* _INFORMATION SUPPLIED_

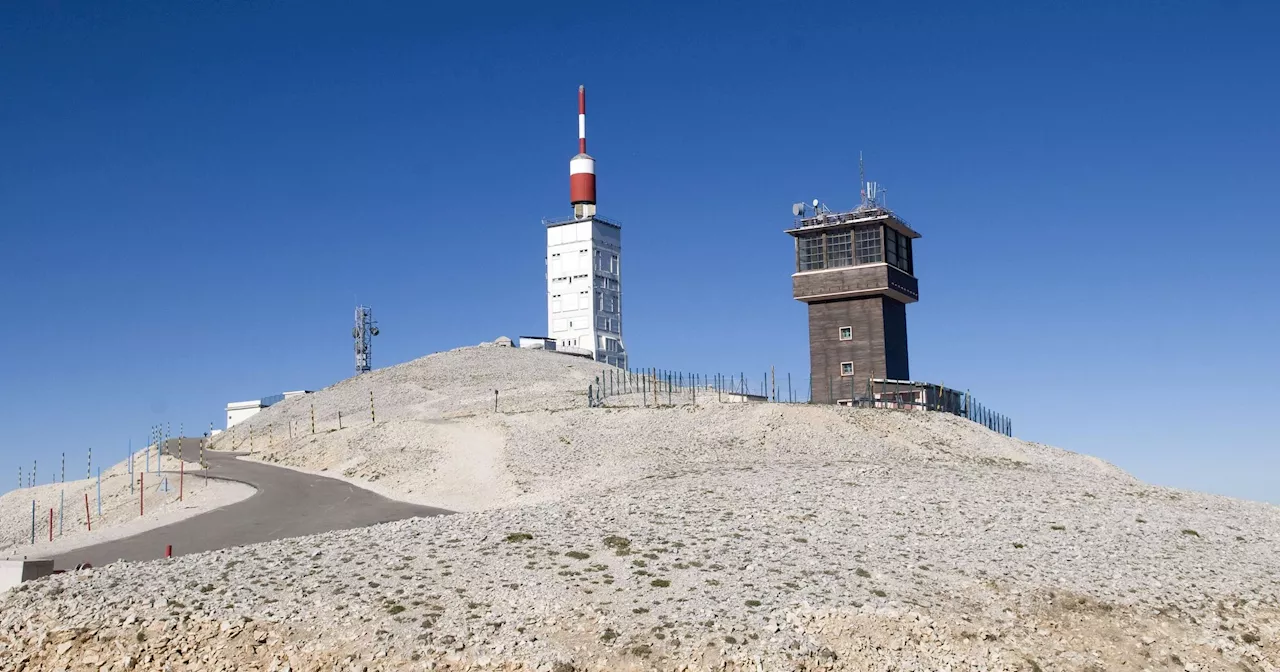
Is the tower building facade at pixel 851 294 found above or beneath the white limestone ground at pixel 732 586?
above

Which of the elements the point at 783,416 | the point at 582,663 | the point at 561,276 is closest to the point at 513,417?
the point at 783,416

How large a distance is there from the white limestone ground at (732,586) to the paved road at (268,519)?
343cm

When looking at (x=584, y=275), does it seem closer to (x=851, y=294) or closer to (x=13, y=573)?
(x=851, y=294)

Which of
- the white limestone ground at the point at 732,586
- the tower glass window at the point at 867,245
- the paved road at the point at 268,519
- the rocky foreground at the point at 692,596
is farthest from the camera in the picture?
Answer: the tower glass window at the point at 867,245

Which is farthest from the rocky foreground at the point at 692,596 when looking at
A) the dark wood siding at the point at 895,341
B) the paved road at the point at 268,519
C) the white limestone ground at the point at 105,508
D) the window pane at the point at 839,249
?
the window pane at the point at 839,249

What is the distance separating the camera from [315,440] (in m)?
61.0

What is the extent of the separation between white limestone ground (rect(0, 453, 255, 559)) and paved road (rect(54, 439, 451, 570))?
1.22m

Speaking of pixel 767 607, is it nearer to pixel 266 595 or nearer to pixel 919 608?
pixel 919 608

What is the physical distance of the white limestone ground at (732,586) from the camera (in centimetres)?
2189

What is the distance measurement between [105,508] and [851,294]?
4174 centimetres

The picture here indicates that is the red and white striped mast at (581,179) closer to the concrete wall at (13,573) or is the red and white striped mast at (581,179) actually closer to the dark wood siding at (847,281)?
the dark wood siding at (847,281)

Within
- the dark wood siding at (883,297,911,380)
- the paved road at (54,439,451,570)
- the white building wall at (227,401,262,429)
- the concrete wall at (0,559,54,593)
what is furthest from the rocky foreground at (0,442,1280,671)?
the white building wall at (227,401,262,429)

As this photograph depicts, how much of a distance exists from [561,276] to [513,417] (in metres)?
52.6

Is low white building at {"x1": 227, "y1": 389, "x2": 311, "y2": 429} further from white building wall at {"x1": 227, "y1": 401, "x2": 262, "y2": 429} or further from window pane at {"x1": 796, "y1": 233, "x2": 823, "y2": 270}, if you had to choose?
window pane at {"x1": 796, "y1": 233, "x2": 823, "y2": 270}
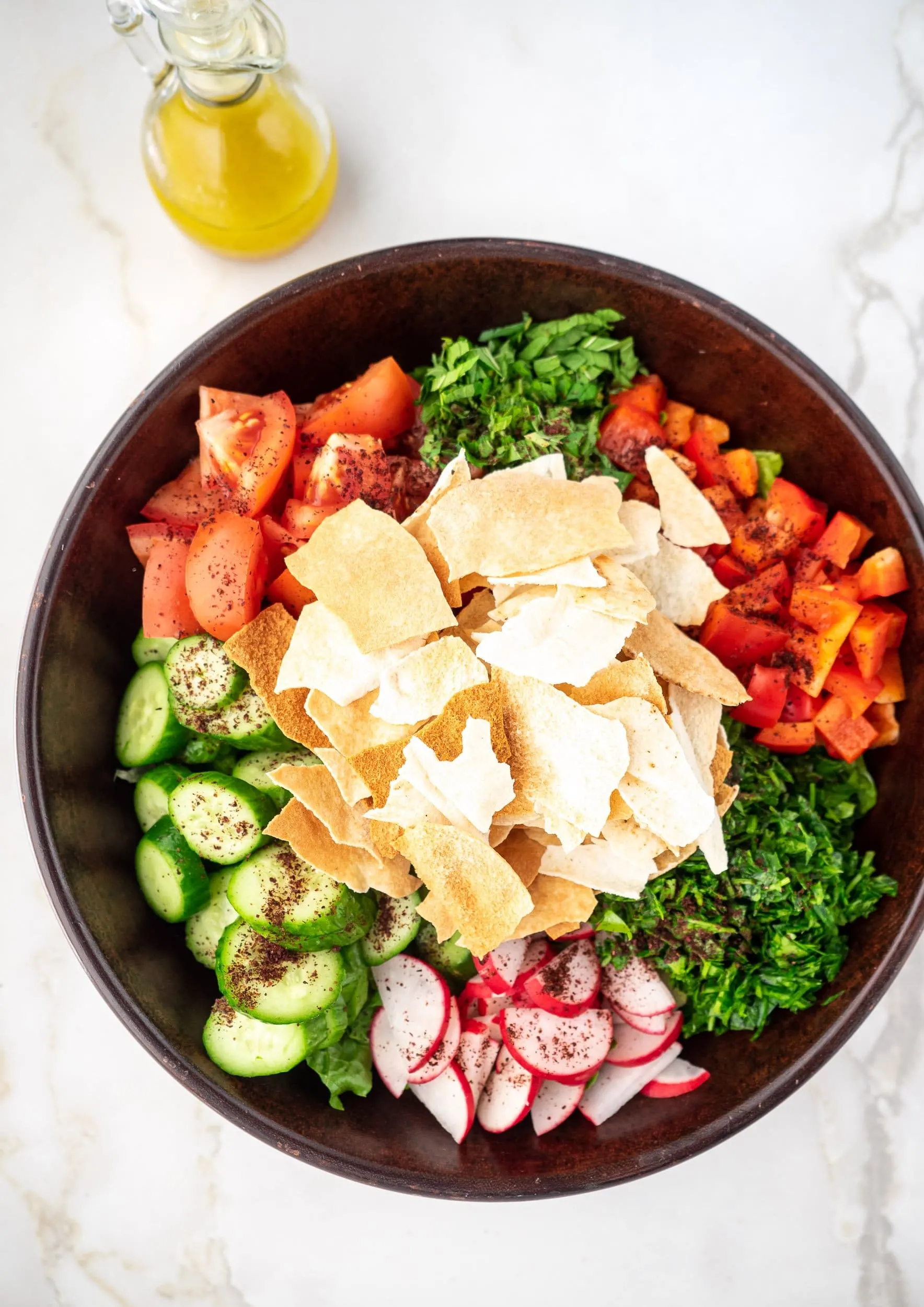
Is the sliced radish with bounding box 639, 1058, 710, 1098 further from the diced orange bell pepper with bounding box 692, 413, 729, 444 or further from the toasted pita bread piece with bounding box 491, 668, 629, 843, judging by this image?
the diced orange bell pepper with bounding box 692, 413, 729, 444

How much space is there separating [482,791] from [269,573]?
68 cm

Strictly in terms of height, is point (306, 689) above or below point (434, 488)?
below

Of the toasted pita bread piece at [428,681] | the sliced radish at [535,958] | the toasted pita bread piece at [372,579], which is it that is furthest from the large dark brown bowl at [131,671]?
the toasted pita bread piece at [428,681]

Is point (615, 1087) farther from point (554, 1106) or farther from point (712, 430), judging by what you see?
point (712, 430)

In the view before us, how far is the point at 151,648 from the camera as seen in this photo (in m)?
2.10

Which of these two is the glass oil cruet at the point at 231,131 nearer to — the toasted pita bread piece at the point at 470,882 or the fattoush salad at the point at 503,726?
the fattoush salad at the point at 503,726

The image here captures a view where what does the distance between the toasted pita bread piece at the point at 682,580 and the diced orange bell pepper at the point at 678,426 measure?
300 mm

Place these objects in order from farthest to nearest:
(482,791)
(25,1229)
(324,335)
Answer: (25,1229) < (324,335) < (482,791)

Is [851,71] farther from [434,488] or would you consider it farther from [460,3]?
[434,488]

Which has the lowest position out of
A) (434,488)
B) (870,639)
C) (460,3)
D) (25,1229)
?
(25,1229)

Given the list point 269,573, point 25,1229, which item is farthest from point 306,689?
point 25,1229

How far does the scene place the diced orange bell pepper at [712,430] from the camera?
221cm

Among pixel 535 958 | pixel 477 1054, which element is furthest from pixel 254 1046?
pixel 535 958

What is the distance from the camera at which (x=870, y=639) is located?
203cm
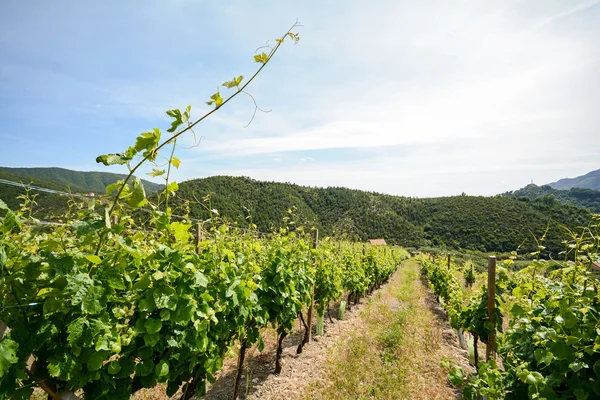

* _WRITTEN EXERCISE_
In the part that opens with the line containing "Strictly in terms" and runs through the end of the rows, swap "camera" for "viewer" and give those lines again with everything else unchanged. Leave the pictures out of your answer.

* _FINAL RESULT_
Strictly in terms of height, is point (306, 689) above or below point (434, 488)?
below

Of the toasted pita bread piece at [428,681] | the sliced radish at [535,958] | the toasted pita bread piece at [372,579], which is it that is furthest from the large dark brown bowl at [131,671]?
the toasted pita bread piece at [428,681]

Is point (615, 1087) farther from point (554, 1106) or farther from point (712, 430), judging by what you see?
point (712, 430)

In the view before us, how far is the point at 151,648 from the viewer as seen in this photo (in m)?
2.10

Which of these two is the glass oil cruet at the point at 231,131 nearer to — the toasted pita bread piece at the point at 470,882 or the fattoush salad at the point at 503,726?
the fattoush salad at the point at 503,726

The image here captures a view where what does the distance between the toasted pita bread piece at the point at 682,580 and the diced orange bell pepper at the point at 678,426 measure?
300 mm

Place these objects in order from farthest to nearest:
(482,791)
(25,1229)
(324,335)
Answer: (25,1229) < (324,335) < (482,791)

Is [851,71] farther from [434,488] or would you consider it farther from [460,3]?
[434,488]

Which has the lowest position out of
A) (434,488)
B) (870,639)
C) (460,3)
D) (25,1229)
?
(25,1229)

Given the list point 269,573, point 25,1229, which item is farthest from point 306,689?
point 25,1229

How far does the scene place the diced orange bell pepper at [712,430] from the viewer?
221cm

Among pixel 535 958 | pixel 477 1054, which element is furthest from pixel 254 1046?
pixel 535 958

What is the distance from the viewer at which (x=870, y=639) is located?
203cm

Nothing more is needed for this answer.